Only 438 permits for apartments were issued in the first nine months, an 84.8 percent drop from the 2,885 permits issued in the first nine months of 2008, according to the most recent data from the Home Builders Association of Metro Denver.
Indeed, the percentage drop for apartments is almost twice the 44 percent drop for single-family homes.
But unlike housing, this is not a record-low number of permits issued for apartments. That occurred in 1991, when a mere 208 permits were issued for the entire year. And in 2005, only 406 permits were issued for the entire year.
Roger Reinhardt, executive vice president of the HBA of Metro Denver, noted that more than 23,000 permits were issued from 2000 to 2002,.
“Clearly, apartment became over-built during the cycle, so it is not unusual for apartment construction to drop way back after that happens,” Reinhardt said.
One of the reasons developers pulled so many permits during that era was that they feared that voters would approve an anti-growth Constitutional Amendment that would erect a giant legal roadblock to construction, and they wanted to get their permits pulled in advance. Amendment 24, the anti-growth measure, failed in 2000, leaving too many apartments being built for the demand.
Steven Rahe, an apartment broker who is a senior vice president at Grubb & Ellis, is thrilled that building permits are at such a low level this year.
“If you had told me at the beginning of the year that we would see 1,000 or fewer permits pulled for apartment units in all of 2009, I would have been impressed and delighted,” Rahe said. “It is a good thing for the market and existing landlords.”

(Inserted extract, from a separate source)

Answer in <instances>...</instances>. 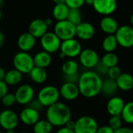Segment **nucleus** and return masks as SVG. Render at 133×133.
I'll return each mask as SVG.
<instances>
[{"label":"nucleus","instance_id":"f257e3e1","mask_svg":"<svg viewBox=\"0 0 133 133\" xmlns=\"http://www.w3.org/2000/svg\"><path fill=\"white\" fill-rule=\"evenodd\" d=\"M103 80L94 71H86L80 75L78 87L80 94L85 98H93L101 92Z\"/></svg>","mask_w":133,"mask_h":133},{"label":"nucleus","instance_id":"f03ea898","mask_svg":"<svg viewBox=\"0 0 133 133\" xmlns=\"http://www.w3.org/2000/svg\"><path fill=\"white\" fill-rule=\"evenodd\" d=\"M71 110L70 107L63 103L57 102L47 107L46 120L56 127H63L71 119Z\"/></svg>","mask_w":133,"mask_h":133},{"label":"nucleus","instance_id":"7ed1b4c3","mask_svg":"<svg viewBox=\"0 0 133 133\" xmlns=\"http://www.w3.org/2000/svg\"><path fill=\"white\" fill-rule=\"evenodd\" d=\"M14 69L23 74H29L34 68L35 64L33 56L26 52L20 51L15 54L13 59Z\"/></svg>","mask_w":133,"mask_h":133},{"label":"nucleus","instance_id":"20e7f679","mask_svg":"<svg viewBox=\"0 0 133 133\" xmlns=\"http://www.w3.org/2000/svg\"><path fill=\"white\" fill-rule=\"evenodd\" d=\"M59 97V89L54 85H46L39 90L37 99L43 107H49L57 103Z\"/></svg>","mask_w":133,"mask_h":133},{"label":"nucleus","instance_id":"39448f33","mask_svg":"<svg viewBox=\"0 0 133 133\" xmlns=\"http://www.w3.org/2000/svg\"><path fill=\"white\" fill-rule=\"evenodd\" d=\"M55 35L62 41L74 38L76 36V26L68 21H57L54 26Z\"/></svg>","mask_w":133,"mask_h":133},{"label":"nucleus","instance_id":"423d86ee","mask_svg":"<svg viewBox=\"0 0 133 133\" xmlns=\"http://www.w3.org/2000/svg\"><path fill=\"white\" fill-rule=\"evenodd\" d=\"M99 128L96 120L88 115L80 117L75 121V133H96Z\"/></svg>","mask_w":133,"mask_h":133},{"label":"nucleus","instance_id":"0eeeda50","mask_svg":"<svg viewBox=\"0 0 133 133\" xmlns=\"http://www.w3.org/2000/svg\"><path fill=\"white\" fill-rule=\"evenodd\" d=\"M114 36L118 45L128 49L133 46V28L129 25H123L118 28Z\"/></svg>","mask_w":133,"mask_h":133},{"label":"nucleus","instance_id":"6e6552de","mask_svg":"<svg viewBox=\"0 0 133 133\" xmlns=\"http://www.w3.org/2000/svg\"><path fill=\"white\" fill-rule=\"evenodd\" d=\"M40 43L42 48L43 49V51L52 54L59 50L61 40L55 35L54 32L47 31L40 38Z\"/></svg>","mask_w":133,"mask_h":133},{"label":"nucleus","instance_id":"1a4fd4ad","mask_svg":"<svg viewBox=\"0 0 133 133\" xmlns=\"http://www.w3.org/2000/svg\"><path fill=\"white\" fill-rule=\"evenodd\" d=\"M59 50L65 57L75 58L79 56L80 52L82 50V48L81 43L74 38L71 39L62 41Z\"/></svg>","mask_w":133,"mask_h":133},{"label":"nucleus","instance_id":"9d476101","mask_svg":"<svg viewBox=\"0 0 133 133\" xmlns=\"http://www.w3.org/2000/svg\"><path fill=\"white\" fill-rule=\"evenodd\" d=\"M79 62L85 68L92 69L99 62V57L96 51L92 49H82L79 54Z\"/></svg>","mask_w":133,"mask_h":133},{"label":"nucleus","instance_id":"9b49d317","mask_svg":"<svg viewBox=\"0 0 133 133\" xmlns=\"http://www.w3.org/2000/svg\"><path fill=\"white\" fill-rule=\"evenodd\" d=\"M16 101L21 105H28L35 97L34 88L28 84L20 85L14 93Z\"/></svg>","mask_w":133,"mask_h":133},{"label":"nucleus","instance_id":"f8f14e48","mask_svg":"<svg viewBox=\"0 0 133 133\" xmlns=\"http://www.w3.org/2000/svg\"><path fill=\"white\" fill-rule=\"evenodd\" d=\"M19 123V117L12 110H4L0 112V126L3 129H15Z\"/></svg>","mask_w":133,"mask_h":133},{"label":"nucleus","instance_id":"ddd939ff","mask_svg":"<svg viewBox=\"0 0 133 133\" xmlns=\"http://www.w3.org/2000/svg\"><path fill=\"white\" fill-rule=\"evenodd\" d=\"M117 0H94L93 8L98 14L110 16L117 9Z\"/></svg>","mask_w":133,"mask_h":133},{"label":"nucleus","instance_id":"4468645a","mask_svg":"<svg viewBox=\"0 0 133 133\" xmlns=\"http://www.w3.org/2000/svg\"><path fill=\"white\" fill-rule=\"evenodd\" d=\"M59 96L65 100L72 101L76 99L79 95L80 92L77 84L64 82L59 89Z\"/></svg>","mask_w":133,"mask_h":133},{"label":"nucleus","instance_id":"2eb2a0df","mask_svg":"<svg viewBox=\"0 0 133 133\" xmlns=\"http://www.w3.org/2000/svg\"><path fill=\"white\" fill-rule=\"evenodd\" d=\"M48 31V26L42 19H35L32 21L28 27V32L35 38H41Z\"/></svg>","mask_w":133,"mask_h":133},{"label":"nucleus","instance_id":"dca6fc26","mask_svg":"<svg viewBox=\"0 0 133 133\" xmlns=\"http://www.w3.org/2000/svg\"><path fill=\"white\" fill-rule=\"evenodd\" d=\"M95 28L89 22H82L76 26V36L82 40L87 41L92 39L95 35Z\"/></svg>","mask_w":133,"mask_h":133},{"label":"nucleus","instance_id":"f3484780","mask_svg":"<svg viewBox=\"0 0 133 133\" xmlns=\"http://www.w3.org/2000/svg\"><path fill=\"white\" fill-rule=\"evenodd\" d=\"M124 101L119 96H112L107 104V110L110 116H121L124 107Z\"/></svg>","mask_w":133,"mask_h":133},{"label":"nucleus","instance_id":"a211bd4d","mask_svg":"<svg viewBox=\"0 0 133 133\" xmlns=\"http://www.w3.org/2000/svg\"><path fill=\"white\" fill-rule=\"evenodd\" d=\"M36 44V38L29 32L21 34L17 39V46L22 52H28L31 50Z\"/></svg>","mask_w":133,"mask_h":133},{"label":"nucleus","instance_id":"6ab92c4d","mask_svg":"<svg viewBox=\"0 0 133 133\" xmlns=\"http://www.w3.org/2000/svg\"><path fill=\"white\" fill-rule=\"evenodd\" d=\"M39 112L28 107L23 109L20 114V120L26 125H34L38 121H39Z\"/></svg>","mask_w":133,"mask_h":133},{"label":"nucleus","instance_id":"aec40b11","mask_svg":"<svg viewBox=\"0 0 133 133\" xmlns=\"http://www.w3.org/2000/svg\"><path fill=\"white\" fill-rule=\"evenodd\" d=\"M99 26L101 30L107 35H114L119 28L117 21L110 16L104 17L101 20Z\"/></svg>","mask_w":133,"mask_h":133},{"label":"nucleus","instance_id":"412c9836","mask_svg":"<svg viewBox=\"0 0 133 133\" xmlns=\"http://www.w3.org/2000/svg\"><path fill=\"white\" fill-rule=\"evenodd\" d=\"M33 60L35 66L45 69L52 63V56L51 54L42 50L37 52L33 56Z\"/></svg>","mask_w":133,"mask_h":133},{"label":"nucleus","instance_id":"4be33fe9","mask_svg":"<svg viewBox=\"0 0 133 133\" xmlns=\"http://www.w3.org/2000/svg\"><path fill=\"white\" fill-rule=\"evenodd\" d=\"M118 89L129 91L133 89V76L128 73H121L116 79Z\"/></svg>","mask_w":133,"mask_h":133},{"label":"nucleus","instance_id":"5701e85b","mask_svg":"<svg viewBox=\"0 0 133 133\" xmlns=\"http://www.w3.org/2000/svg\"><path fill=\"white\" fill-rule=\"evenodd\" d=\"M118 90V87L116 82V80L107 78L103 81L101 92H103L106 96H114L116 92Z\"/></svg>","mask_w":133,"mask_h":133},{"label":"nucleus","instance_id":"b1692460","mask_svg":"<svg viewBox=\"0 0 133 133\" xmlns=\"http://www.w3.org/2000/svg\"><path fill=\"white\" fill-rule=\"evenodd\" d=\"M30 78L36 84H42L44 83L48 77L47 72L45 69L34 66V68L29 73Z\"/></svg>","mask_w":133,"mask_h":133},{"label":"nucleus","instance_id":"393cba45","mask_svg":"<svg viewBox=\"0 0 133 133\" xmlns=\"http://www.w3.org/2000/svg\"><path fill=\"white\" fill-rule=\"evenodd\" d=\"M22 78L23 75L21 72L16 69H12L6 72L3 81L7 85H17L22 81Z\"/></svg>","mask_w":133,"mask_h":133},{"label":"nucleus","instance_id":"a878e982","mask_svg":"<svg viewBox=\"0 0 133 133\" xmlns=\"http://www.w3.org/2000/svg\"><path fill=\"white\" fill-rule=\"evenodd\" d=\"M79 66L77 61L69 59L66 60L61 66V71L63 74V75H71L74 74L78 73Z\"/></svg>","mask_w":133,"mask_h":133},{"label":"nucleus","instance_id":"bb28decb","mask_svg":"<svg viewBox=\"0 0 133 133\" xmlns=\"http://www.w3.org/2000/svg\"><path fill=\"white\" fill-rule=\"evenodd\" d=\"M69 8L65 3L55 5L52 10V16L57 21H62L66 20L69 12Z\"/></svg>","mask_w":133,"mask_h":133},{"label":"nucleus","instance_id":"cd10ccee","mask_svg":"<svg viewBox=\"0 0 133 133\" xmlns=\"http://www.w3.org/2000/svg\"><path fill=\"white\" fill-rule=\"evenodd\" d=\"M117 45L118 44L114 35H108L103 38L102 42L103 49L106 52H114Z\"/></svg>","mask_w":133,"mask_h":133},{"label":"nucleus","instance_id":"c85d7f7f","mask_svg":"<svg viewBox=\"0 0 133 133\" xmlns=\"http://www.w3.org/2000/svg\"><path fill=\"white\" fill-rule=\"evenodd\" d=\"M121 117L124 122L128 124H133V101L124 104L123 110L121 114Z\"/></svg>","mask_w":133,"mask_h":133},{"label":"nucleus","instance_id":"c756f323","mask_svg":"<svg viewBox=\"0 0 133 133\" xmlns=\"http://www.w3.org/2000/svg\"><path fill=\"white\" fill-rule=\"evenodd\" d=\"M52 125L47 120H39L33 125L34 133H50Z\"/></svg>","mask_w":133,"mask_h":133},{"label":"nucleus","instance_id":"7c9ffc66","mask_svg":"<svg viewBox=\"0 0 133 133\" xmlns=\"http://www.w3.org/2000/svg\"><path fill=\"white\" fill-rule=\"evenodd\" d=\"M100 62L105 65L107 68H110L114 66H117L118 56L114 52H106L101 58Z\"/></svg>","mask_w":133,"mask_h":133},{"label":"nucleus","instance_id":"2f4dec72","mask_svg":"<svg viewBox=\"0 0 133 133\" xmlns=\"http://www.w3.org/2000/svg\"><path fill=\"white\" fill-rule=\"evenodd\" d=\"M66 21L71 22L75 26L78 25L82 22V16L79 9H70Z\"/></svg>","mask_w":133,"mask_h":133},{"label":"nucleus","instance_id":"473e14b6","mask_svg":"<svg viewBox=\"0 0 133 133\" xmlns=\"http://www.w3.org/2000/svg\"><path fill=\"white\" fill-rule=\"evenodd\" d=\"M122 121L121 116H110L108 121V126L115 131L122 127Z\"/></svg>","mask_w":133,"mask_h":133},{"label":"nucleus","instance_id":"72a5a7b5","mask_svg":"<svg viewBox=\"0 0 133 133\" xmlns=\"http://www.w3.org/2000/svg\"><path fill=\"white\" fill-rule=\"evenodd\" d=\"M1 102H2L3 105L5 106V107H12V106H14V105L17 103L14 94H13V93H9V92H8L7 94H6V95L1 99Z\"/></svg>","mask_w":133,"mask_h":133},{"label":"nucleus","instance_id":"f704fd0d","mask_svg":"<svg viewBox=\"0 0 133 133\" xmlns=\"http://www.w3.org/2000/svg\"><path fill=\"white\" fill-rule=\"evenodd\" d=\"M121 74V68L118 66H112V68H110L108 69L107 76H108V78H110V79L116 80L120 76Z\"/></svg>","mask_w":133,"mask_h":133},{"label":"nucleus","instance_id":"c9c22d12","mask_svg":"<svg viewBox=\"0 0 133 133\" xmlns=\"http://www.w3.org/2000/svg\"><path fill=\"white\" fill-rule=\"evenodd\" d=\"M65 4L69 9H80L85 4V0H66Z\"/></svg>","mask_w":133,"mask_h":133},{"label":"nucleus","instance_id":"e433bc0d","mask_svg":"<svg viewBox=\"0 0 133 133\" xmlns=\"http://www.w3.org/2000/svg\"><path fill=\"white\" fill-rule=\"evenodd\" d=\"M95 69H96L95 72L96 74H98L101 77V75H107V72H108V69L109 68H107L105 65H103L100 62V60H99V62L98 63V64L96 66Z\"/></svg>","mask_w":133,"mask_h":133},{"label":"nucleus","instance_id":"4c0bfd02","mask_svg":"<svg viewBox=\"0 0 133 133\" xmlns=\"http://www.w3.org/2000/svg\"><path fill=\"white\" fill-rule=\"evenodd\" d=\"M28 105L29 107H31V108H32V109H34V110L38 111V112H40V111L42 110V108L44 107L42 105V103L38 101V99H33Z\"/></svg>","mask_w":133,"mask_h":133},{"label":"nucleus","instance_id":"58836bf2","mask_svg":"<svg viewBox=\"0 0 133 133\" xmlns=\"http://www.w3.org/2000/svg\"><path fill=\"white\" fill-rule=\"evenodd\" d=\"M79 76H80V75L78 73L74 74V75H64L65 82H70V83L78 84V80H79Z\"/></svg>","mask_w":133,"mask_h":133},{"label":"nucleus","instance_id":"ea45409f","mask_svg":"<svg viewBox=\"0 0 133 133\" xmlns=\"http://www.w3.org/2000/svg\"><path fill=\"white\" fill-rule=\"evenodd\" d=\"M8 93V85L4 81H0V99Z\"/></svg>","mask_w":133,"mask_h":133},{"label":"nucleus","instance_id":"a19ab883","mask_svg":"<svg viewBox=\"0 0 133 133\" xmlns=\"http://www.w3.org/2000/svg\"><path fill=\"white\" fill-rule=\"evenodd\" d=\"M114 130L110 128L108 125H103L101 127H99L96 133H114Z\"/></svg>","mask_w":133,"mask_h":133},{"label":"nucleus","instance_id":"79ce46f5","mask_svg":"<svg viewBox=\"0 0 133 133\" xmlns=\"http://www.w3.org/2000/svg\"><path fill=\"white\" fill-rule=\"evenodd\" d=\"M114 133H133V130L128 127H121V128L115 130Z\"/></svg>","mask_w":133,"mask_h":133},{"label":"nucleus","instance_id":"37998d69","mask_svg":"<svg viewBox=\"0 0 133 133\" xmlns=\"http://www.w3.org/2000/svg\"><path fill=\"white\" fill-rule=\"evenodd\" d=\"M56 133H75V131L74 130H71L70 128H68L65 126H63V127H60L57 132Z\"/></svg>","mask_w":133,"mask_h":133},{"label":"nucleus","instance_id":"c03bdc74","mask_svg":"<svg viewBox=\"0 0 133 133\" xmlns=\"http://www.w3.org/2000/svg\"><path fill=\"white\" fill-rule=\"evenodd\" d=\"M65 127H66L68 128H70L71 130H74L75 129V121H73V120H69L68 122H66L64 125Z\"/></svg>","mask_w":133,"mask_h":133},{"label":"nucleus","instance_id":"a18cd8bd","mask_svg":"<svg viewBox=\"0 0 133 133\" xmlns=\"http://www.w3.org/2000/svg\"><path fill=\"white\" fill-rule=\"evenodd\" d=\"M6 75V71L4 70V68H1L0 66V81H3L4 78Z\"/></svg>","mask_w":133,"mask_h":133},{"label":"nucleus","instance_id":"49530a36","mask_svg":"<svg viewBox=\"0 0 133 133\" xmlns=\"http://www.w3.org/2000/svg\"><path fill=\"white\" fill-rule=\"evenodd\" d=\"M4 41H5V37H4V35L3 34V32L0 31V47H2L3 43H4Z\"/></svg>","mask_w":133,"mask_h":133},{"label":"nucleus","instance_id":"de8ad7c7","mask_svg":"<svg viewBox=\"0 0 133 133\" xmlns=\"http://www.w3.org/2000/svg\"><path fill=\"white\" fill-rule=\"evenodd\" d=\"M52 1L56 5H58V4H64L66 0H52Z\"/></svg>","mask_w":133,"mask_h":133},{"label":"nucleus","instance_id":"09e8293b","mask_svg":"<svg viewBox=\"0 0 133 133\" xmlns=\"http://www.w3.org/2000/svg\"><path fill=\"white\" fill-rule=\"evenodd\" d=\"M45 24H47V26H48V27L52 24V19H51V18H46V19L45 20Z\"/></svg>","mask_w":133,"mask_h":133},{"label":"nucleus","instance_id":"8fccbe9b","mask_svg":"<svg viewBox=\"0 0 133 133\" xmlns=\"http://www.w3.org/2000/svg\"><path fill=\"white\" fill-rule=\"evenodd\" d=\"M94 3V0H85V3L88 6H92Z\"/></svg>","mask_w":133,"mask_h":133},{"label":"nucleus","instance_id":"3c124183","mask_svg":"<svg viewBox=\"0 0 133 133\" xmlns=\"http://www.w3.org/2000/svg\"><path fill=\"white\" fill-rule=\"evenodd\" d=\"M6 133H15V131L14 129H9V130H6Z\"/></svg>","mask_w":133,"mask_h":133},{"label":"nucleus","instance_id":"603ef678","mask_svg":"<svg viewBox=\"0 0 133 133\" xmlns=\"http://www.w3.org/2000/svg\"><path fill=\"white\" fill-rule=\"evenodd\" d=\"M130 23H131V24L133 26V14L131 15V17H130Z\"/></svg>","mask_w":133,"mask_h":133},{"label":"nucleus","instance_id":"864d4df0","mask_svg":"<svg viewBox=\"0 0 133 133\" xmlns=\"http://www.w3.org/2000/svg\"><path fill=\"white\" fill-rule=\"evenodd\" d=\"M2 17H3V12H2L1 9H0V21L2 20Z\"/></svg>","mask_w":133,"mask_h":133},{"label":"nucleus","instance_id":"5fc2aeb1","mask_svg":"<svg viewBox=\"0 0 133 133\" xmlns=\"http://www.w3.org/2000/svg\"><path fill=\"white\" fill-rule=\"evenodd\" d=\"M3 0H0V6H1V4L3 3Z\"/></svg>","mask_w":133,"mask_h":133},{"label":"nucleus","instance_id":"6e6d98bb","mask_svg":"<svg viewBox=\"0 0 133 133\" xmlns=\"http://www.w3.org/2000/svg\"><path fill=\"white\" fill-rule=\"evenodd\" d=\"M19 133H28V132H26V131H21V132H19Z\"/></svg>","mask_w":133,"mask_h":133},{"label":"nucleus","instance_id":"4d7b16f0","mask_svg":"<svg viewBox=\"0 0 133 133\" xmlns=\"http://www.w3.org/2000/svg\"><path fill=\"white\" fill-rule=\"evenodd\" d=\"M50 133H53V132H50Z\"/></svg>","mask_w":133,"mask_h":133},{"label":"nucleus","instance_id":"13d9d810","mask_svg":"<svg viewBox=\"0 0 133 133\" xmlns=\"http://www.w3.org/2000/svg\"><path fill=\"white\" fill-rule=\"evenodd\" d=\"M0 133H2V132H1V131H0Z\"/></svg>","mask_w":133,"mask_h":133},{"label":"nucleus","instance_id":"bf43d9fd","mask_svg":"<svg viewBox=\"0 0 133 133\" xmlns=\"http://www.w3.org/2000/svg\"><path fill=\"white\" fill-rule=\"evenodd\" d=\"M132 49H133V46H132Z\"/></svg>","mask_w":133,"mask_h":133}]
</instances>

The HBA data shows that permits were pulled for 168 permits in Denver, down from 1,906 during the first nine months of 2008; 166 units in Littleton; 96 units in Lafayette and eight units in Boulder.
Rahe said the numbers are so small they are probably all affordable and tax-credit deals. It’s also almost impossible to get financing for market-rate units in this lending environment.
Ryan McMaken, spokesman for the Colorado Division of Housing, said the low number of permits being pulled is not surprising.
“But I keep thinking about the 35,000 households being created each year,” McMaken said. “At some point, we are going to have a shortage of apartment units, especially affordable units. There clearly is going to be a need for more affordable units going forward.”